Secondo la posizione esegetica prevalente, pertanto, il contratto in vista della cessazione del matrimonio è giuridicamente nullo, ai sensi del combinato disposto di cui agli artt. 1325 e 1418, comma 2, c.c., in quanto è caratterizzato da una causa illecita e da un oggetto impossibile: la negoziazione dello status matrimoniale, che ha carattere indisponibile.
Osservazioni conclusive alla luce della natura compensativa dell’assegno divorzile
L’ordine di idee espresso è, tuttavia, suscettibile di essere rimeditato alla luce del recente orientamento espresso dalle Sezioni Unite nella sentenza n. 18287 dell’11 luglio 2018 con riferimento ai criteri di accertamento del diritto all’assegno divorzile.
In particolare, innovando l’unanime orientamento giurisprudenziale che ha sempre attribuito natura strettamente assistenziale all’assegno di divorzio, le sezioni congiunte del Supremo Consesso riconoscono che l’assegno non ha soltanto valore di aiuto economico per il coniuge bisognoso. In pari misura, infatti, esso assolve una funzione compensativa e perequativa, ossia di riconoscimento del contributo fornito dal richiedente alla conduzione del consorzio familiare, sulla base di scelte condivise col partner in costanza di matrimonio.
La valorizzazione dell’incidenza causale che le determinazioni comuni possono assumere sul profilo economico dei coniugi dopo la fine del vincolo nuziale può aprire la strada al riconoscimento giurisprudenziale della validità di patti con i quali i futuri consorti decidano di compensare le rispettive posizioni in caso di divorzio. Si potrebbe, addirittura, pensare che lo stesso assegno divorzile possa costituire oggetto di un accordo prematrimoniale, considerata la sua vocazione perequativa e, dunque, disponibile.

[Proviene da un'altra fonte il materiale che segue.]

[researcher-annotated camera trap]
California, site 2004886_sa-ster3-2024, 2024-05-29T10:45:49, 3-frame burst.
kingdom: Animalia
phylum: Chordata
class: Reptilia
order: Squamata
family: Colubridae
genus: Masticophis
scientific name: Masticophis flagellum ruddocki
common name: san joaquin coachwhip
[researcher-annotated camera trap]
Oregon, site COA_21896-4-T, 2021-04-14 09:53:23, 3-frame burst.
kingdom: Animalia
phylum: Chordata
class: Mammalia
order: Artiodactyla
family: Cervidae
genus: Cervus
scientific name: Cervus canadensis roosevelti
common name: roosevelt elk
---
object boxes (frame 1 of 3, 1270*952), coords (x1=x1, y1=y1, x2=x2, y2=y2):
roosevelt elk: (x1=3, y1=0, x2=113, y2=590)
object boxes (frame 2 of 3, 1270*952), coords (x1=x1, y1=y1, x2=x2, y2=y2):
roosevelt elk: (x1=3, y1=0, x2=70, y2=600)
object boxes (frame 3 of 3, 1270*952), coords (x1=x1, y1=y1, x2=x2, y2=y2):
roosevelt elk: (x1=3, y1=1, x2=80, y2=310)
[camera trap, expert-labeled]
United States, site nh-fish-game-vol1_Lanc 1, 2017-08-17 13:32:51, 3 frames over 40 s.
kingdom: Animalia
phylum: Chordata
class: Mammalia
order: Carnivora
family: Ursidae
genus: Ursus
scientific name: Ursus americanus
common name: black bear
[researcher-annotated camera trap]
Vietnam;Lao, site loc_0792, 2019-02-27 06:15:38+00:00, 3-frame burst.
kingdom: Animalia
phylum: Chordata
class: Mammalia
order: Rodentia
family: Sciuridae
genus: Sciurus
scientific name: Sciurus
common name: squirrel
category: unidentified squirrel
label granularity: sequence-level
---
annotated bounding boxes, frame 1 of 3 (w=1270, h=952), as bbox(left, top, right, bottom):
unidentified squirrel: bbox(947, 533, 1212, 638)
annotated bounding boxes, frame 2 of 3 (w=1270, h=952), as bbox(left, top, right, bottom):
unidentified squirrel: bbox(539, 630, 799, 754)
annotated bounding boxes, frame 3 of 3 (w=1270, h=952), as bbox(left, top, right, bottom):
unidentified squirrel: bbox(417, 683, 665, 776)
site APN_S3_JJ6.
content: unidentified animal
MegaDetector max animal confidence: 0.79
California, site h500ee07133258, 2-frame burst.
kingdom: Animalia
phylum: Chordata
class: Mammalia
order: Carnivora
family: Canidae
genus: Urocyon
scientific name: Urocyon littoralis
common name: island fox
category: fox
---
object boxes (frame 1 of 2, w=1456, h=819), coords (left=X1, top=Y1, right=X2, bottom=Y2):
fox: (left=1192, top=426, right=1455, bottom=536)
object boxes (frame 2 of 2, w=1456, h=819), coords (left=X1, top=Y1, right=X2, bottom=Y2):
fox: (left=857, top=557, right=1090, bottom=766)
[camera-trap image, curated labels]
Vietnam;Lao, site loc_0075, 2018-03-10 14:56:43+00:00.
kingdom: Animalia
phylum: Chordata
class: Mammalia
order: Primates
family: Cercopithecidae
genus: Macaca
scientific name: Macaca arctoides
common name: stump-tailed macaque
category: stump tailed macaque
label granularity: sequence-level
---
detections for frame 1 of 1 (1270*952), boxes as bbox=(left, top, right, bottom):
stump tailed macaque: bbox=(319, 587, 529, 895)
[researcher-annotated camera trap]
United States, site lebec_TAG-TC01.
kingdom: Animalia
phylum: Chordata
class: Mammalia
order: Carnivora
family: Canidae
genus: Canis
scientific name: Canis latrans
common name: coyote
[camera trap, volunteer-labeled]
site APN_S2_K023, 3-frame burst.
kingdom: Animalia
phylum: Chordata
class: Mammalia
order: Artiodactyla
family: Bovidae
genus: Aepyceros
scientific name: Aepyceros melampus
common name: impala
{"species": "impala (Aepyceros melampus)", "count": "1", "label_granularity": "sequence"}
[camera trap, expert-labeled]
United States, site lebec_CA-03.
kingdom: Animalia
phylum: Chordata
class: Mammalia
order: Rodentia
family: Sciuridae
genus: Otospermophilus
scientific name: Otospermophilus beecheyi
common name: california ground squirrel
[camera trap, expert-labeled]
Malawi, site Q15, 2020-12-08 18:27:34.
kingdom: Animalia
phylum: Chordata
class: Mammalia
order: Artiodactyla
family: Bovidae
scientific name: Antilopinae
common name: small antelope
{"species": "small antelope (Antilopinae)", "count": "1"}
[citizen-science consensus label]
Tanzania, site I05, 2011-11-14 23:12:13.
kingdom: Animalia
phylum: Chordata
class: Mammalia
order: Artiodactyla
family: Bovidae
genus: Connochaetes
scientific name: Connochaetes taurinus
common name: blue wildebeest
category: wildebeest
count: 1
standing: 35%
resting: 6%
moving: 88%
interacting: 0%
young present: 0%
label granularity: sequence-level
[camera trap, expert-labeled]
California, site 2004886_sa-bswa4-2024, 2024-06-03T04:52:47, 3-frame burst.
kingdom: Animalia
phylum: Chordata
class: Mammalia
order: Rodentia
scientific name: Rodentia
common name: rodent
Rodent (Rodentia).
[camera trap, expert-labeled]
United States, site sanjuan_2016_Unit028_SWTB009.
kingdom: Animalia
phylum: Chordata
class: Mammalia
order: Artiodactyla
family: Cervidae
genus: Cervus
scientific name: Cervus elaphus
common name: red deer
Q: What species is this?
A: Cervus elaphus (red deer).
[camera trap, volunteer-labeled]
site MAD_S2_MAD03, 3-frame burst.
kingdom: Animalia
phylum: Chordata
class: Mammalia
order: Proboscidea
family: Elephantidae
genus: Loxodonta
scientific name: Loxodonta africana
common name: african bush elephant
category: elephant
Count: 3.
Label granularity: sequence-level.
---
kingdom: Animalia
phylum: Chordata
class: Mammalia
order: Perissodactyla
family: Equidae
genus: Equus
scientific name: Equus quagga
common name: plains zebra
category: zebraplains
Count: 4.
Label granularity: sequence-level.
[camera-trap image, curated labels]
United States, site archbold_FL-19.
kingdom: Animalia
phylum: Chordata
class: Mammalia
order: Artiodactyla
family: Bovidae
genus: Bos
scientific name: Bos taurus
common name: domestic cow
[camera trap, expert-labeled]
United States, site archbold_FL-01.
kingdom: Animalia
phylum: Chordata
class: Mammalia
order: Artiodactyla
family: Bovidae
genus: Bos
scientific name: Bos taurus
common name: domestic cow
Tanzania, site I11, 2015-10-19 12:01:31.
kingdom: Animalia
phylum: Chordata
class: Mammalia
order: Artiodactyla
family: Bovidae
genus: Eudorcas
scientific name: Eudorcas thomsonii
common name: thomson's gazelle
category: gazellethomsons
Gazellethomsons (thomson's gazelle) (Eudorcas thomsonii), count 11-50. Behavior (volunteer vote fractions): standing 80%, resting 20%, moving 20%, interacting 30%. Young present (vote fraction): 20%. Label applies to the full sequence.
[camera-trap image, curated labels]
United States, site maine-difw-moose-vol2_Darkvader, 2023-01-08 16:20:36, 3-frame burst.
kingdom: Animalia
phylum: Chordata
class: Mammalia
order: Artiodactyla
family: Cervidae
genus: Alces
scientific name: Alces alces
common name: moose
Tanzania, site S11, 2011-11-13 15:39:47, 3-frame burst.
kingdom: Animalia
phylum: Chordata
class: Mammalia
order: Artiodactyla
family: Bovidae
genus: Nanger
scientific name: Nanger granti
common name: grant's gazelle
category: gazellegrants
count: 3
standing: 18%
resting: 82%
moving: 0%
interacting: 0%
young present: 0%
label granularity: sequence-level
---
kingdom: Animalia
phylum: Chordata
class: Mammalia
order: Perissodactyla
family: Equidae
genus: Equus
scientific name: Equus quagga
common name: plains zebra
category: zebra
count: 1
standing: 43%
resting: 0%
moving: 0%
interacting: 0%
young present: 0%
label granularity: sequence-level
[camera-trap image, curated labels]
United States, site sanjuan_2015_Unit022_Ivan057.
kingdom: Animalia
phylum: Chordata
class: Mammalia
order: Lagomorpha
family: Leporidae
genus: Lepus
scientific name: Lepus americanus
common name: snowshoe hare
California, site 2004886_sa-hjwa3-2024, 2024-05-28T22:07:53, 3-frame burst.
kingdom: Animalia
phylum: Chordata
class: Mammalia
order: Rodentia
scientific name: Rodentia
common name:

Trattasi, tuttavia, di un ragionamento legato ad un indirizzo interpretativo espresso recentemente e di cui, quindi, non è ancora possibile approfondire tutte le implicazioni. D’altro canto, si può affermare che l’indagine sulla validità dei patti prematrimoniali si arricchisce di un nuovo spunto di riflessione, che certamente la dottrina e la giurisprudenza non tarderanno a cogliere per raggiungere approdi concettuali probabilmente inediti.